Vets age 50 and over make up the largest demographic of Veteran suicides.
Suicide among Veterans
That’s the title of a section of the latest VA report detailing suicides among veterans. ‘Of the 147,763 suicides reported in 21 states, 27,062 (18.3%) were identified as having history of US military service on death certificates,’ the report states, ‘Among cases where history of US military service was reported, Veterans comprised approximately 22.2% of all suicides reported during the project period.’
The VA goes on to put a specific number on the tragic statistics writing, ‘If this prevalence estimate is assumed to be constant across all US states, an estimated 22 Veterans will have died from suicide each day in the calendar year 2010.’
A closer look
The VA study goes on to shed some light on the overall US suicide rate. Without giving any specific numbers, the report states, ‘While the percentage of all suicides reported as Veterans has decreased, the number of suicides has increased.’ That means more veterans are committing suicide every day. But they’re making up a smaller percentage of all suicides because non-Veteran Americans are committing suicide at an even faster rate and in ever greater numbers.
The report analyzed death certificates from across the country over a span of two years with much of the data coming from 2010. One surprise finding of the study is the fact that the biggest demographic of Vet suicides isn’t those recently returned from Iraq or Afghanistan.
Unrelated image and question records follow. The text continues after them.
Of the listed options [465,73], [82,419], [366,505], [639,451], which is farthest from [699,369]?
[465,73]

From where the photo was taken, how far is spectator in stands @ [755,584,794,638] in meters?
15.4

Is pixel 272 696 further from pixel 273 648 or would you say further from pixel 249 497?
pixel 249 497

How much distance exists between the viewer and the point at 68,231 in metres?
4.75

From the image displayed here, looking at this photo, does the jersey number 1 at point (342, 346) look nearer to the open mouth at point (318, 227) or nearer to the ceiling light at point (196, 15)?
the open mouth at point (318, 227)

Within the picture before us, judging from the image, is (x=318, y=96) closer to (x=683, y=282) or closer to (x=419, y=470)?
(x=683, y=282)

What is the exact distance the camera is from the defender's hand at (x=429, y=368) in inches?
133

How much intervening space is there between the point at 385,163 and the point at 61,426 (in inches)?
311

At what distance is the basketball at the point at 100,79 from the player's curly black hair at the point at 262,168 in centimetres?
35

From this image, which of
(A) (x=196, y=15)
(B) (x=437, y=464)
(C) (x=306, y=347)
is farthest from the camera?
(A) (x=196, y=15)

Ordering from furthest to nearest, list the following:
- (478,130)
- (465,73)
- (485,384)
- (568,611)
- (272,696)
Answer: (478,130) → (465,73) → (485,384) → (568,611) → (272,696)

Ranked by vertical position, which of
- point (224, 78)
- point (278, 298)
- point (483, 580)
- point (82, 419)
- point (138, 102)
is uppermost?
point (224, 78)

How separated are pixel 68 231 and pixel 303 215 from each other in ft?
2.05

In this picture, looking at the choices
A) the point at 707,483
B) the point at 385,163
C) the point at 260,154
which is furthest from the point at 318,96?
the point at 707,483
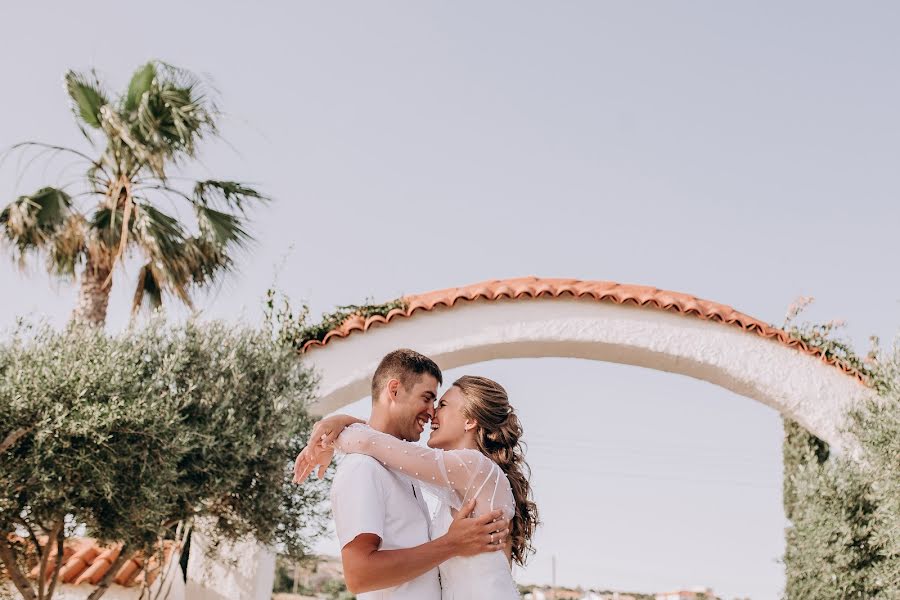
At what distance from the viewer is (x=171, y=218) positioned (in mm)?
12031

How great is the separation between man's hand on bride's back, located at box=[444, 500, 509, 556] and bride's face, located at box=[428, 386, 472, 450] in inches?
14.7

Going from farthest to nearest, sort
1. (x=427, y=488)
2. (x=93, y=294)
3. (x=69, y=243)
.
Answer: (x=69, y=243)
(x=93, y=294)
(x=427, y=488)

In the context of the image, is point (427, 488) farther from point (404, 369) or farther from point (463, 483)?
point (404, 369)

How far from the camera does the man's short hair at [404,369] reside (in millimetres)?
3688

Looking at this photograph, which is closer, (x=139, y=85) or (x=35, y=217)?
(x=35, y=217)

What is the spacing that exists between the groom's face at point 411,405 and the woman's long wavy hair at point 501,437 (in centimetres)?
13

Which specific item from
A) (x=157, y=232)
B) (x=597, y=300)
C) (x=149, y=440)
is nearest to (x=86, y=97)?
(x=157, y=232)

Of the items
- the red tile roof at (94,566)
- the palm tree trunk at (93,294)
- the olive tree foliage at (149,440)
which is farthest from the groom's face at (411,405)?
A: the palm tree trunk at (93,294)

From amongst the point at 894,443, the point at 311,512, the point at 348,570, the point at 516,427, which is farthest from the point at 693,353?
the point at 348,570

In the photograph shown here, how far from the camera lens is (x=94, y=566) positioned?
11.6 metres

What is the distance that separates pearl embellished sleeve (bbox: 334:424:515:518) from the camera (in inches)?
131

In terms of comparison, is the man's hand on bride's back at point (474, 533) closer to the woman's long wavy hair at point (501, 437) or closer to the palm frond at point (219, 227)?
the woman's long wavy hair at point (501, 437)

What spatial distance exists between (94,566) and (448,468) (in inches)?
385

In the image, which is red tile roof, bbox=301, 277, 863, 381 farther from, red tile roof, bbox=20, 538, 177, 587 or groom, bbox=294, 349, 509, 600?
groom, bbox=294, 349, 509, 600
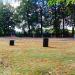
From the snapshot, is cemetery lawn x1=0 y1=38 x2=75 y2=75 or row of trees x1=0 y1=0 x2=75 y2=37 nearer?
cemetery lawn x1=0 y1=38 x2=75 y2=75

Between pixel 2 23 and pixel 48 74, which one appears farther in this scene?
pixel 2 23

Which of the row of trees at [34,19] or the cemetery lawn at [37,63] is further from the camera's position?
the row of trees at [34,19]

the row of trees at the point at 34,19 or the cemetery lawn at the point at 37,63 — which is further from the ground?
the row of trees at the point at 34,19

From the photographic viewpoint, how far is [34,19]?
76312mm

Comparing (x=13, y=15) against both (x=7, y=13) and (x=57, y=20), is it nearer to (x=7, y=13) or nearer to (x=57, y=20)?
(x=7, y=13)

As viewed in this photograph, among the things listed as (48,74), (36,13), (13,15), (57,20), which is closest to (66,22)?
(57,20)

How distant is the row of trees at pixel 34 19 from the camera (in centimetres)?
7519

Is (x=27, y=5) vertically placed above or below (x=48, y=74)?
above

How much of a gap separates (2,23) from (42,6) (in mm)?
10538

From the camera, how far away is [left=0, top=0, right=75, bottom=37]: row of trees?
7519 cm

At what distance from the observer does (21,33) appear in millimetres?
74500

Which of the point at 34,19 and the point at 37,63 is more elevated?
the point at 34,19

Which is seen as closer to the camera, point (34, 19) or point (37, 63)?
point (37, 63)

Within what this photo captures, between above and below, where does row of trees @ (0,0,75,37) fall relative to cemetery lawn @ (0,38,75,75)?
above
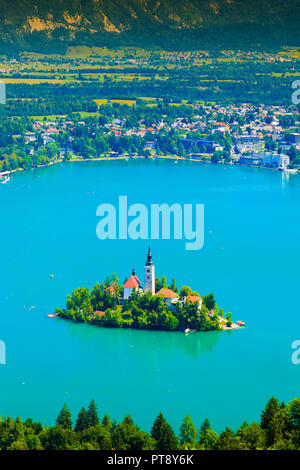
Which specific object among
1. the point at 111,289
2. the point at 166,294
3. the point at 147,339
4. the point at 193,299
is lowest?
the point at 147,339

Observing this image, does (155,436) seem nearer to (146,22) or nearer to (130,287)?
(130,287)

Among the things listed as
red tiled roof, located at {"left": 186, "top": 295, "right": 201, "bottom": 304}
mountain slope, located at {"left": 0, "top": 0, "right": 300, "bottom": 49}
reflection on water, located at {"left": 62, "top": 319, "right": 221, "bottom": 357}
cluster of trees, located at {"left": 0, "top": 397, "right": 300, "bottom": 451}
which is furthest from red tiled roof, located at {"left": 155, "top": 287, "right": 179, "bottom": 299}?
mountain slope, located at {"left": 0, "top": 0, "right": 300, "bottom": 49}

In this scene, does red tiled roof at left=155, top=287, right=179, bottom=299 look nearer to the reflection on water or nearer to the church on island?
the church on island

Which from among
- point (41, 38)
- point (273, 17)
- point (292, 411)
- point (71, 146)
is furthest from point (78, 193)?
point (273, 17)

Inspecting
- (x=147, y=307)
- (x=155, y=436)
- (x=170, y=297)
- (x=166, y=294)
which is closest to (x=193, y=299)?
(x=170, y=297)

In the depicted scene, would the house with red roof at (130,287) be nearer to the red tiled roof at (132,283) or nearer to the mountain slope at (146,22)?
the red tiled roof at (132,283)

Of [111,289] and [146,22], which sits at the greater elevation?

While those numbers are tragically high in their own right, Vets age 50 and over make up the highest number of Veteran suicides.
‘A majority of Veteran suicides are among those age 50 years and older,’ the study found, ‘Male Veterans who die by suicide are older than non-Veteran males who die by suicide. The age distribution of Veteran and non-Veteran women who have died from suicide is similar.’
Opposite takes on the same results
As is typically the case, officials from the Veterans Administration, including the study’s lead author Robert Bossarte, are downplaying the results and the increase in Vet suicides. As detailed by CBS DC, Bossarte remarked, “There is a perception that we have a veterans’ suicide epidemic on our hands. I don’t think that is true. The rate is going up in the country, and veterans are a part of it.”
Taking the opposite position is Ret. Col. And Army psychiatrist Elspeth Cameron Ritchie. The retired Army Colonel took issue not with the VA’s study or its conclusions, but the minimal token effort the federal agency puts forth to address the problem. “If the VA wants to get its arms around the problem, why does it have such a small number of people working on it? This is a start, but it is a faint start. It is not enough.”
Two years ago, the VA released statistics on veteran suicides and the numbers weren’t as bad as this month’s announcement. It’s obvious things are getting worse, not better. At that time, it was revealed that 16 US veterans were committing suicide every single day. That compares to 22 today. The VA has taken some steps to solve the crisis. In 2007, the agency installed a suicide hotline for Vets. At the time, it was receiving over 14,000 calls per month.
One suggestion Veterans and their families are suggesting is that returning war wounded not be automatically declined their benefits. Forced to repeatedly appeal the VA’s refusal to pay out disability and other medical benefits to Vets, a process that takes as long as a year or more, a staggering 20,000 Vets die each year waiting for benefits they’ll never receive.